Top of Entries provided

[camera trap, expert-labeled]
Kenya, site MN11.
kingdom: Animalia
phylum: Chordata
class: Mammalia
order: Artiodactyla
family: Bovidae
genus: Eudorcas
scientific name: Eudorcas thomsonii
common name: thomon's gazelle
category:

Bottom of Entries provided

Provide a verbatim copy of all the entries.

[camera trap, expert-labeled]
Kenya, site MN11.
kingdom: Animalia
phylum: Chordata
class: Mammalia
order: Artiodactyla
family: Bovidae
genus: Eudorcas
scientific name: Eudorcas thomsonii
common name: thomon's gazelle
category:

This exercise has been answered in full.